Prime
Reimagining being, belonging in Uganda
Last week on Thursday, October 27, the Uganda National Academy of Sciences (UNAS) launched its Consensus Study report, re-imagining being and belonging in Uganda: An enabling framework to foster our sustained development. Participating in this study as a member of the Committee on Equity and Inclusion, as I said that day, was among the best things I had done lately.
As the report was discussed, I hoped that maybe some institutions, be they public or private, will use these recommendations to integrate equity and inclusion in planning, programmes and projects.
The national agenda already provides for equality and equity measures, yet the best available evidence indicates that exclusion and inequality are serious areas of concern.
The report is for another day, today I want to focus on why I felt this study was extremely important, basing on three anecdotes.

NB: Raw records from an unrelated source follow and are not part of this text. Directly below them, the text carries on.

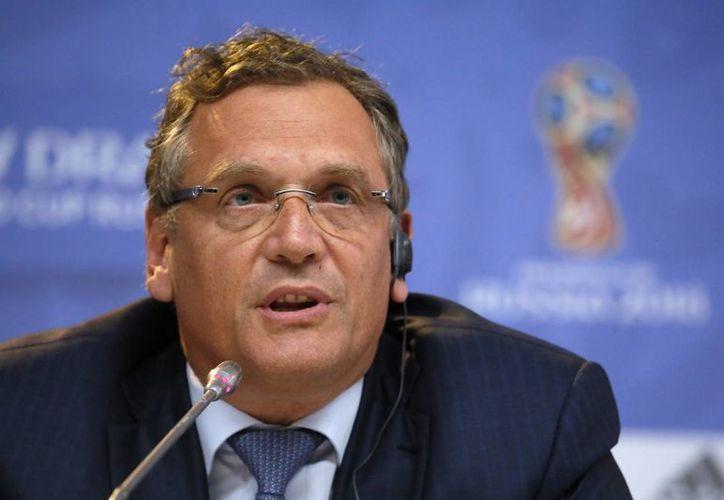 Jerome Valcke(foto) estará apartado de cualquier actividad relacionada con el futbol en los próximos 12 años, después de haber sido declarado culpable de actos de corrupción dentro de FIFA. (AP)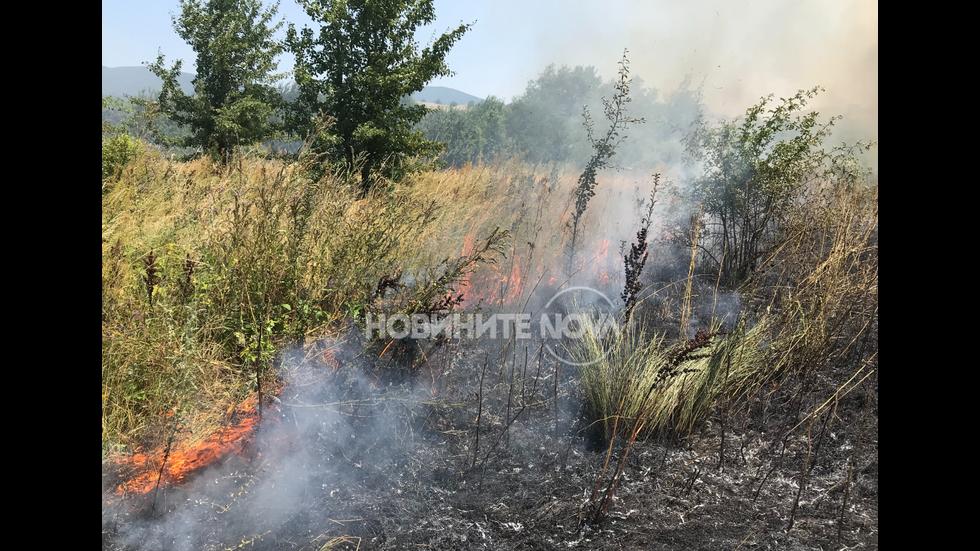 Две къщи горят в Казанлък
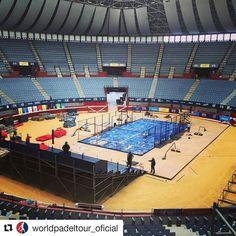 La pista central del #WPTEuskadiOpen sigue avanzando. El Donostia Arena recibirá pronto a las mejores palas del circuito.  #Repost @worldpadeltour_oficial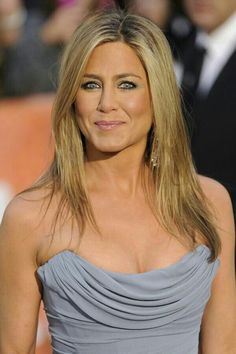 Jennifer Aniston and Selena Gomez BFF's? Jennifer Aniston Style, Jennifer Aniston Pictures, Jennifer Aninston, Nancy Dow, Viejo Hollywood, John Aniston, Actrices Sexy, Lady, Beautiful Celebrities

Two weeks ago, I received a call from the caretaker at my property in Mukono, an incomplete house really, which I have been building since 2015. He said my neighbours had created an access road and left my house hanging.

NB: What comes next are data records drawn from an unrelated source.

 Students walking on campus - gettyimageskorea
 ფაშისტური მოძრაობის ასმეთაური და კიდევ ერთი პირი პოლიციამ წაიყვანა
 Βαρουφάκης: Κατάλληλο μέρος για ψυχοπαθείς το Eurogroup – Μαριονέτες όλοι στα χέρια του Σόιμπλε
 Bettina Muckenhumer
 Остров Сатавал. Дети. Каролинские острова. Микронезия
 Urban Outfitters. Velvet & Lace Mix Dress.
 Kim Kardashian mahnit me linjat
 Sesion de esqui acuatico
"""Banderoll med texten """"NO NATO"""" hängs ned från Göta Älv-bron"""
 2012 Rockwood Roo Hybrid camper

I did not imagine the expression, ‘my house hanging’, until I got to the site. I could have fainted seeing my house indeed ‘hanging’. The road was excavated so deep that my house now stands like a troubled hill far away from below.
The guys said they had followed their boundary on the title, and saw nothing wrong. Long story short, the surveyors came and confirmed that indeed an additional piece of land I bought later had been resold to these people, transferred to them by the same vendor and without ever involving me, created another access road sitting on my then piece of land, now theirs.

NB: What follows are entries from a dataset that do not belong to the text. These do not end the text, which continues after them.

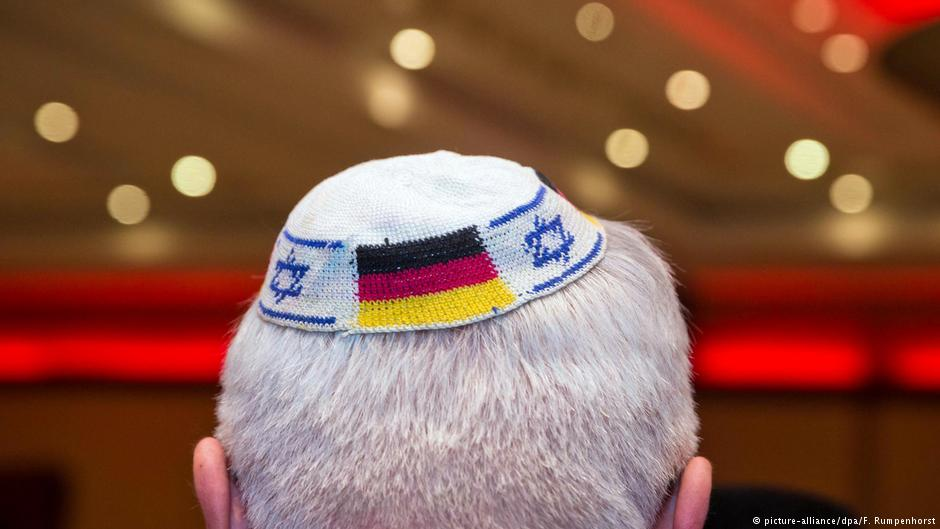 2fb509bfc04 Germany s right-wing populists found Jewish group  Jews – the AfDʹs ...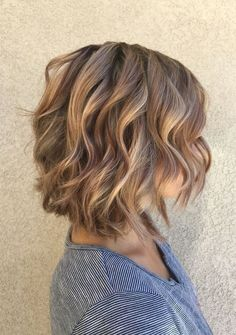 Low-lights & Soft Caramel Highlights with A Layered Bob Short Hairstyles 2017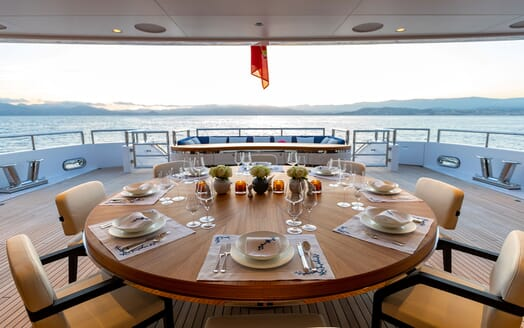 Motor Yacht SOARING Aft Deck Dining Table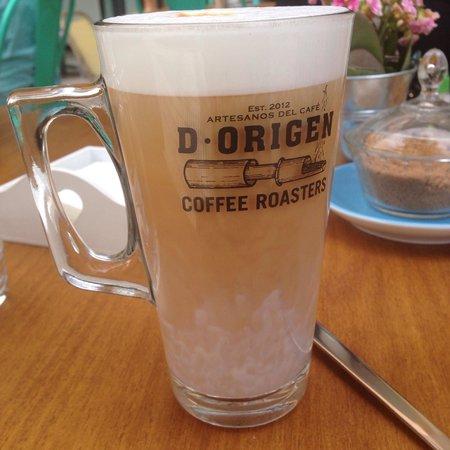 D•Origen Coffee Roasters: latte macchiato.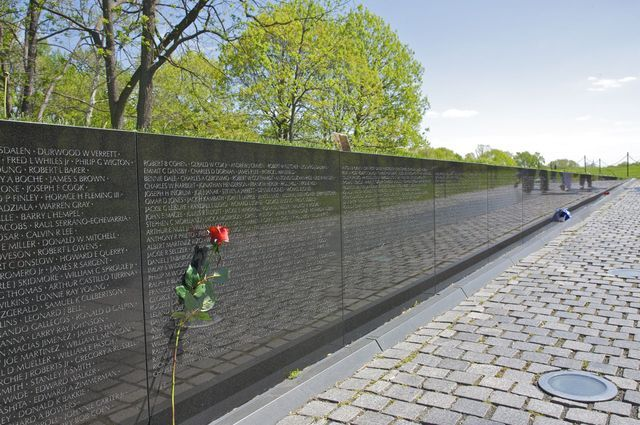 Visit the Vietnam Veterans Memorial in Washington DC: Vietnam Memorial Wall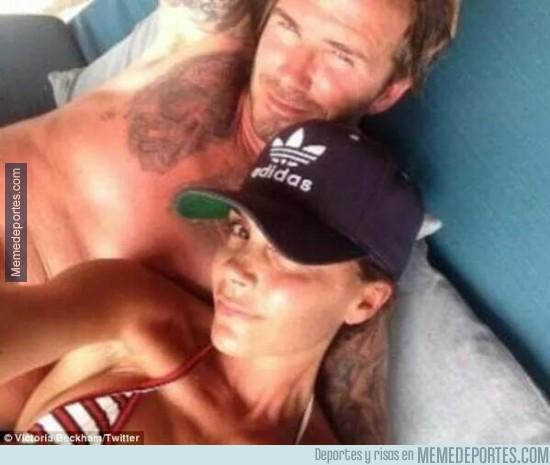 301759 - El selfie de David y Victoria Beckham el día de su 40 cumpleaños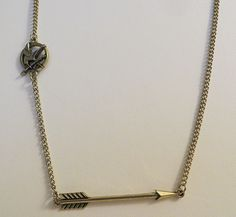 HUNGER GAMES ARROW AND MOCKINGJAY NECKLACE NEW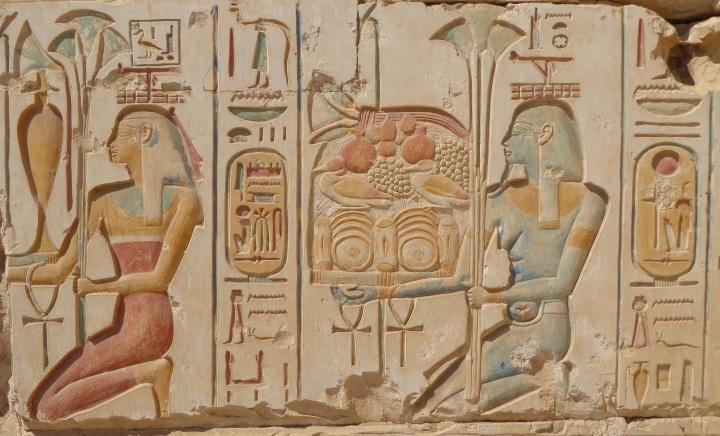 上图:古埃及第19王朝法老拉美西斯二世(Ramesses II, 主前1279-1213年在位)的阿拜多斯(Abydos)神庙中的献祭者浮雕,他们把祭物向天高举或摇动,代表献给神,然后给祭司享用。这种献祭的方式可能就是「举祭」或「摇祭」。
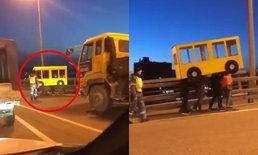 """คิดได้ไง? 4 หนุ่มรัสเซียปลอมตัวเป็น """"รถเมล์"""" ข้ามสะพาน หลังเจ้าหน้าที่ปิดทางคนเดิน"""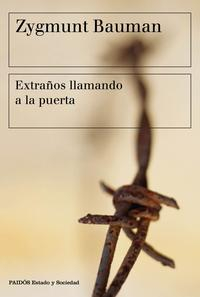 Libro EXTRAÑOS LLAMANDO A LA PUERTA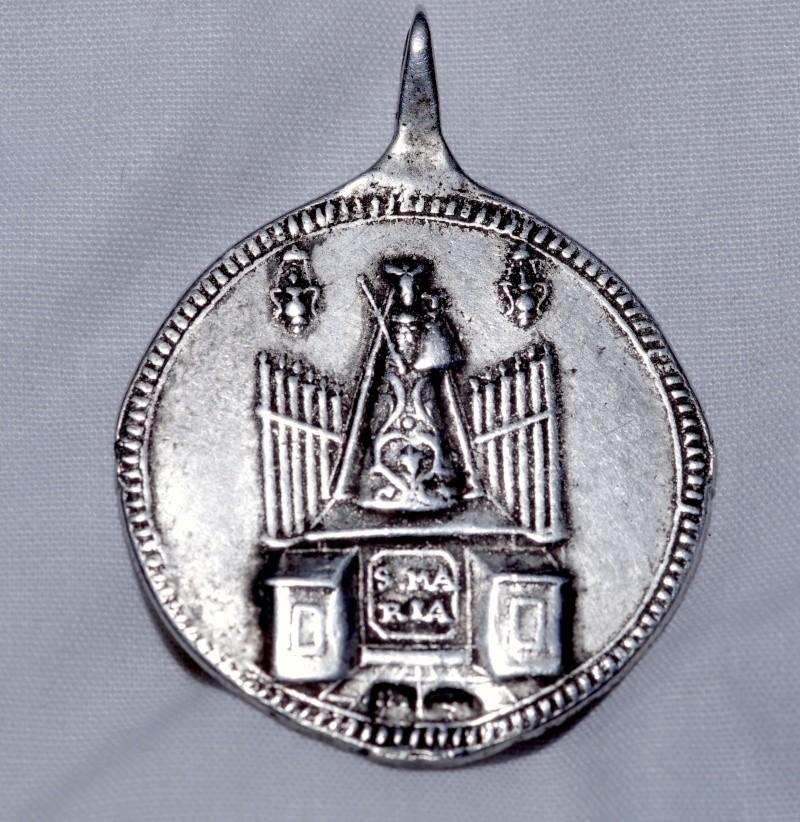 Médaille St-Michel & ND des Ermites ou encore Ste-Marie d'EINSIEDELN/Suisse - XVIIIème Saint_11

I didn’t know whether to cry or shout.
The surveyor advised that I secure what is remaining of my land, the original piece with a title. My builder added that it was urgent to save my house too with a retainer wall that will cost many millions.
They told me, from experience, a court case to reclaim my land would bring many years of frustration and cost enough to buy me a plot elsewhere.
This brings me to the second anecdote. I believed them and knew I had to give up because my mother and her sisters have been defending their right to occupy their home of more than 50 years from a family who claim their grandfather had given a portion of it to my grandmother. The court case in Pakwach has dragged for years. My mum and her siblings say this is what has come to kill them. We don’t know how to make this thing go away.
So my next dilemma becomes where to find those millions, urgently. Which brings me to the third anecdote. I call a person I lent money, requesting payback. Suddenly, I was being abused, and called names. I was so confused, shouted back a few incomprehensive things and switched off. I reflected on the circumstance under which the money had been borrowed and felt sad. I never imagined this scenario, refusal to pay and literally telling me to ‘get lost’ with such arrogance, it still makes me cringe.
The person who owes me money, the guys who left my house hanging, and my mother’s neighbours, all have one thing in common, they know that there is nothing I or my mother and her sisters can do. In fact, my aunt was put in jail once for using their land. I still can’t believe that incident either.
It is easy to say it is bad fortune, this is a single case etc. But sitting in the court one day to give my aunt moral support in Pakwach, and the many cases I have heard of people in need of justice, got me thinking if justice is attainable in this country.
From land dealers who manipulate the system at will, to dishonest individuals who know they will get away with anything because the judicial system is for the most part, dysfunctional in rendering justice, one is left with one choice, to give up, as I was advised.
Whenever the Chief Justice promises to improve things to enable access to justice, I wonder, does he know how bad things are? Does he know, the average Ugandan never tries to get justice because of the experiences of those who try and give up? We are disempowered before the law.
There are multiple stories in each of these anecdotes that people have told me which, makes our situation pitiful. Participating in the consensus study, looking at the data and reading Kwameh Appiah’s ‘the lies that bind’ opened my eyes to many systems of oppression, the lost voices and the politics of belonging.
This work on being and belonging means that we can reclaim some values while recognising the intersection of drivers of exclusion. Social justice and social protection are becoming the most critical issues of our time, if nothing changes. We must indeed cultivate some humane values that allow us to live with and respect one another.
Ms Maractho (PhD) is the director of Africa Policy Centre and senior lecturer at Uganda Christian University.